Nodes are defined by the first word on a line. The defined node can point to its outputs with > and to its inputs with <. Inputs and outputs are separated by |.

Dagrs

Dagrs is a library for running multiple tasks with dependencies defined in a DAG. In DEML, shell commands can be assigned to a node with =. DEML files can be run via dag-rs with the comand deml run -i <filepath>.

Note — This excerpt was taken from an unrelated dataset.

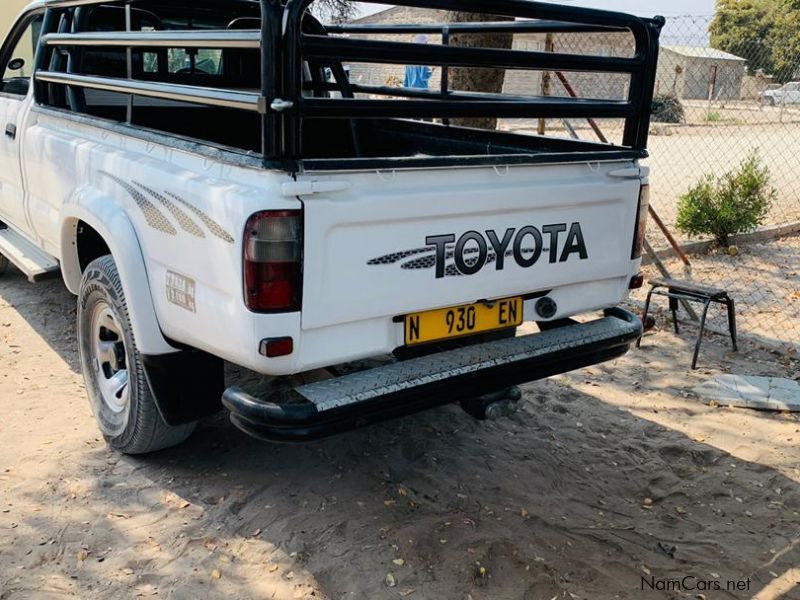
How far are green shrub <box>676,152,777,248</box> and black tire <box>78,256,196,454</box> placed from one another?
20.0ft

To compare the difference in readability, here is the Dagrs YAML example in both YAML and DEML

YAML

dagrs:
  a:
    name: "Task 1"
    after: [ b, c ]
    cmd: echo a
  b:
    name: "Task 2"
    after: [ c, f, g ]
    cmd: echo b
  c:
    name: "Task 3"
    after: [ e, g ]
    cmd: echo c
  d:
    name: "Task 4"
    after: [ c, e ]
    cmd: echo d
  e:
    name: "Task 5"
    after: [ h ]
    cmd: echo e
  f:
    name: "Task 6"
    after: [ g ]
    cmd: python3 ./tests/config/test.py
  g:
    name: "Task 7"
    after: [ h ]
    cmd: node ./tests/config/test.js
  h:
    name: "Task 8"
    cmd: echo h

DEML

H > E | G = echo h
----
G = node ./tests/config/test.js
E = echo e
----
F < G = python3 ./tests/config/test.py
C < E | G = echo c
----
B < C | F | G = echo b
D < C | E = echo d
----
A < B | C = echo a

Mermaid JS

To convert DEML files to Mermaid Diagram files (.mmd) use the command deml mermaid -i <inputfile> -o <outputfile>. The mermaid file can be used to generate an image at mermaid.live

mermaid js flowchart image of the river DAG

Goals

  • Put my idea for an elevation based DAG representation into the wild
  • Run DAGs with dag-rs
  • Convert DEML files to Mermaid Diagram files
  • Add a syntax to label edges

Possible Goals

  • Syntax highlighting (Haskell syntax highlighting works well enough for the examples in this README)

Non-Goals

  • Supporting commercial products

Why, Though?

I was thinking about how it's annoying in languages like C when function declaration order matters. Then I wondered if there could be a case when it would be a nice feature for declaration order to matter and I thought of DAGs.

License

Licensed under either of

at your option.

Contribution

Unless you explicitly state otherwise, any contribution intentionally submitted for inclusion in the work by you, as defined in the Apache-2.0 license, shall be dual licensed as above, without any additional terms or conditions.